- [Set task] Look below for the line containing "According to this". Output it and each remaining line of the entries exactly, and nothing else.
--- start Records provided ---
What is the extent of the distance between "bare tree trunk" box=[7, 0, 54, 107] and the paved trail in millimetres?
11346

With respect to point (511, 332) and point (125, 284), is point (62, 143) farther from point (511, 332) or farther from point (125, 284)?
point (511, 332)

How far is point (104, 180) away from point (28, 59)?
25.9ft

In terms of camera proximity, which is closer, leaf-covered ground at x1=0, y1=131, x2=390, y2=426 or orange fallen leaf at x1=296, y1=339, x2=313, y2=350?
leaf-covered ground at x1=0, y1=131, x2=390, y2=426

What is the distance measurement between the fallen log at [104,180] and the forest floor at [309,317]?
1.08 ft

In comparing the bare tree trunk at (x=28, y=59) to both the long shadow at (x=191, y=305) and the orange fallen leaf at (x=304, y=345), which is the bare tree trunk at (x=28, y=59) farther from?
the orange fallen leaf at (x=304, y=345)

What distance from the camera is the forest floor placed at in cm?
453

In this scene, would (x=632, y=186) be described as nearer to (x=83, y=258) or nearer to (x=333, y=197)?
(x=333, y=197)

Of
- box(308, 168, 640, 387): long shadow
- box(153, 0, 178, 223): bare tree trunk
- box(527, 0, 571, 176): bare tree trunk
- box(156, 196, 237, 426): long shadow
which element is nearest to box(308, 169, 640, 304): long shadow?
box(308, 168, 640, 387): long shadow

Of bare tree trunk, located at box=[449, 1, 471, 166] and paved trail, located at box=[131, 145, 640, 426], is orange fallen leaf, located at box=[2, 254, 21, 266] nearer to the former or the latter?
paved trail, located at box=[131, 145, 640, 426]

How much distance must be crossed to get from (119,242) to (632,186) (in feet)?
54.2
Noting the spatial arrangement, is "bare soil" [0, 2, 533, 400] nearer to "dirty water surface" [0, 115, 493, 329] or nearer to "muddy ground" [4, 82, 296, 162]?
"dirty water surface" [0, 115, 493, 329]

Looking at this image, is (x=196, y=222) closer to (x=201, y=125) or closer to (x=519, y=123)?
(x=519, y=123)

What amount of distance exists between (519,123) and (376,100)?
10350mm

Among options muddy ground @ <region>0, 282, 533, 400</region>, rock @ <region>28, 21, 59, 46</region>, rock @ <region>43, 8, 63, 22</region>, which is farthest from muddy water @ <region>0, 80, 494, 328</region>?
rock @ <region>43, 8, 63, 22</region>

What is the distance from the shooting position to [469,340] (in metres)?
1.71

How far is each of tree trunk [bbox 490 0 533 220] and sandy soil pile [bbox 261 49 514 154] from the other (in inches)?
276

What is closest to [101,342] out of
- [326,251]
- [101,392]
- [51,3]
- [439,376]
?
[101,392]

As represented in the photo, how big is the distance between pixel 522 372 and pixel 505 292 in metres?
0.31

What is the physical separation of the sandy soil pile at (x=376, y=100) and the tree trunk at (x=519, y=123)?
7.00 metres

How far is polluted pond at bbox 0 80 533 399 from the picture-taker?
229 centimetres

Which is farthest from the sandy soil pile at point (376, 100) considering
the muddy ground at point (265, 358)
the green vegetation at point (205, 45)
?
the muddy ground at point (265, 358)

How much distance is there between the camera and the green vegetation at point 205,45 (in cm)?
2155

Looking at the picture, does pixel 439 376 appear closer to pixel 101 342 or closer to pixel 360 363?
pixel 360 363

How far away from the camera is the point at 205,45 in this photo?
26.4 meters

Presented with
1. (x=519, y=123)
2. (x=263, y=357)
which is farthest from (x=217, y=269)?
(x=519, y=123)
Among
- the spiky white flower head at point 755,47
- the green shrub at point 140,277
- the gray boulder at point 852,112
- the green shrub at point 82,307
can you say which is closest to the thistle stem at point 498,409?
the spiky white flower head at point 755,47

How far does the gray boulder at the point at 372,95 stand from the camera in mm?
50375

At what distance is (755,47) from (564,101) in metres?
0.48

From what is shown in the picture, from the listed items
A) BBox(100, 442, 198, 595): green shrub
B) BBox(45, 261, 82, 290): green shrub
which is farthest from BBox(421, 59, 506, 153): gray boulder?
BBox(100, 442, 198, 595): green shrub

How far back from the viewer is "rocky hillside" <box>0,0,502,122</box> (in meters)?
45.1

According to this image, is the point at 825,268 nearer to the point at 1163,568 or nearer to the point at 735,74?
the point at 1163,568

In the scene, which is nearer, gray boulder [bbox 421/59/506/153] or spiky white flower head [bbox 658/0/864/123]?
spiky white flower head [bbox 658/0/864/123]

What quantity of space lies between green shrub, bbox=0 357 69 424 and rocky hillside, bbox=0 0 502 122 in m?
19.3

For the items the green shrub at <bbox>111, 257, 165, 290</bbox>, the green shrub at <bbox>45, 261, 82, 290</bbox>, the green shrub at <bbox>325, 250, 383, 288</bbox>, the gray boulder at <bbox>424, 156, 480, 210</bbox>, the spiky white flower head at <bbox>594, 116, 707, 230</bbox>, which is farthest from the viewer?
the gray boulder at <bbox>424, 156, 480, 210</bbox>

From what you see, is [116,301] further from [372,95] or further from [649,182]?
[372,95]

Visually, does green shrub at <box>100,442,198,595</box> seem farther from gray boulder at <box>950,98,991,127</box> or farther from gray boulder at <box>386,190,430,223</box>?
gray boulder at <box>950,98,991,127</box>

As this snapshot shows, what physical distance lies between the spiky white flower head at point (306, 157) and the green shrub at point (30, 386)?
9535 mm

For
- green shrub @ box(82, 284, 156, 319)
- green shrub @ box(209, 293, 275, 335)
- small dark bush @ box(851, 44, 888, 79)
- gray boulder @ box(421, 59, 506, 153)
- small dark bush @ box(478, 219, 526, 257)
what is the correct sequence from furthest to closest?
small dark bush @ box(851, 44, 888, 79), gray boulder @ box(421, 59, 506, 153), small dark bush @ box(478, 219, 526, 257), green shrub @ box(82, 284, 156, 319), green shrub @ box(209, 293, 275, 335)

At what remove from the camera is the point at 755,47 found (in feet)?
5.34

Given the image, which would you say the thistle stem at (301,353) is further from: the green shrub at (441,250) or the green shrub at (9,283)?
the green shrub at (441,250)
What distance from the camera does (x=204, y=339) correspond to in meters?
--- end Records provided ---
- [Written response]
According to this image, is the point at 825,268 nearer to the point at 1163,568 or nearer to the point at 735,74?
the point at 1163,568

In the scene, which is nearer, gray boulder [bbox 421/59/506/153] or spiky white flower head [bbox 658/0/864/123]?
spiky white flower head [bbox 658/0/864/123]

What quantity of space lies between green shrub, bbox=0 357 69 424 and rocky hillside, bbox=0 0 502 122 in m?
19.3

For the items the green shrub at <bbox>111, 257, 165, 290</bbox>, the green shrub at <bbox>45, 261, 82, 290</bbox>, the green shrub at <bbox>325, 250, 383, 288</bbox>, the gray boulder at <bbox>424, 156, 480, 210</bbox>, the spiky white flower head at <bbox>594, 116, 707, 230</bbox>, which is farthest from the viewer?
the gray boulder at <bbox>424, 156, 480, 210</bbox>

From what you see, is [116,301] further from [372,95] or further from [649,182]?
[372,95]

Visually, does green shrub at <box>100,442,198,595</box> seem farther from gray boulder at <box>950,98,991,127</box> or farther from gray boulder at <box>386,190,430,223</box>?
gray boulder at <box>950,98,991,127</box>

As this snapshot shows, what physical distance lies between the spiky white flower head at point (306, 157) and the green shrub at point (30, 386)?
9535 mm

For
- green shrub @ box(82, 284, 156, 319)
- green shrub @ box(209, 293, 275, 335)
- small dark bush @ box(851, 44, 888, 79)
- gray boulder @ box(421, 59, 506, 153)
- small dark bush @ box(478, 219, 526, 257)
what is the correct sequence from furthest to closest?
small dark bush @ box(851, 44, 888, 79), gray boulder @ box(421, 59, 506, 153), small dark bush @ box(478, 219, 526, 257), green shrub @ box(82, 284, 156, 319), green shrub @ box(209, 293, 275, 335)

At what remove from the camera is the point at 755,47 found (in feet)?
5.34

Given the image, which would you say the thistle stem at (301,353) is further from: the green shrub at (441,250) or the green shrub at (9,283)?
the green shrub at (441,250)
What distance from the camera does (x=204, y=339) correspond to in meters?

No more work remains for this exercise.